**EXERCISE DIRECTIONS**
Copy out the material below word for word, leaving out the pictures.

**MATERIAL SHOWN**
- - -

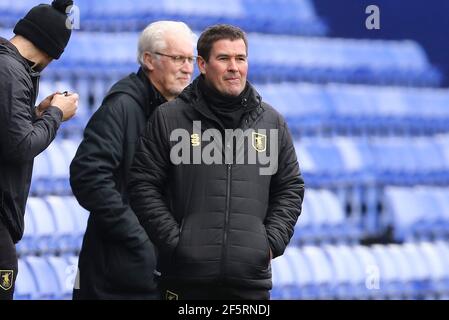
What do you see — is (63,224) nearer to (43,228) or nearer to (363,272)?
(43,228)

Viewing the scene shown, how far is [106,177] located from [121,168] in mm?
86

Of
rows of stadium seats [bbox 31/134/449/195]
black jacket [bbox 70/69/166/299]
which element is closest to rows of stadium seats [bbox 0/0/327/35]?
rows of stadium seats [bbox 31/134/449/195]

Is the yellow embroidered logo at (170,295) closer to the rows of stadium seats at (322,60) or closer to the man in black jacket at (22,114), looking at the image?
the man in black jacket at (22,114)

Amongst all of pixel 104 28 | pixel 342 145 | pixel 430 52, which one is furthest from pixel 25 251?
pixel 430 52

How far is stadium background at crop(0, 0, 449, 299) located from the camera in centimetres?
564

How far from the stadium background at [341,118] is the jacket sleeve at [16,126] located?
1.65m

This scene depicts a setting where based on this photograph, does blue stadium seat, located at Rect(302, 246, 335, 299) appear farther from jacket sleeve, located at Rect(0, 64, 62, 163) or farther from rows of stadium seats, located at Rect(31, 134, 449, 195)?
jacket sleeve, located at Rect(0, 64, 62, 163)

- - -

**WRITTEN RESPONSE**
What do you see — is (63,224) nearer to (43,228) or nearer to (363,272)?
(43,228)

Viewing the scene shown, how far is [106,177] located from [121,168] in mm?
86

Of
rows of stadium seats [bbox 31/134/449/195]
black jacket [bbox 70/69/166/299]
which element is closest to rows of stadium seats [bbox 0/0/327/35]?
rows of stadium seats [bbox 31/134/449/195]

Is the yellow embroidered logo at (170,295) closer to the rows of stadium seats at (322,60) or closer to the man in black jacket at (22,114), looking at the image?
the man in black jacket at (22,114)

Amongst all of pixel 104 28 | pixel 342 145 | pixel 430 52, which one is furthest from pixel 25 251?
pixel 430 52

How far is stadium background at crop(0, 0, 449, 299) located from the camera in centimetres?
564

How far from the stadium background at [341,118] is the jacket sleeve at [16,126] located?
1.65m

This scene depicts a setting where based on this photograph, does blue stadium seat, located at Rect(302, 246, 335, 299) appear farther from jacket sleeve, located at Rect(0, 64, 62, 163) or farther from rows of stadium seats, located at Rect(31, 134, 449, 195)?
jacket sleeve, located at Rect(0, 64, 62, 163)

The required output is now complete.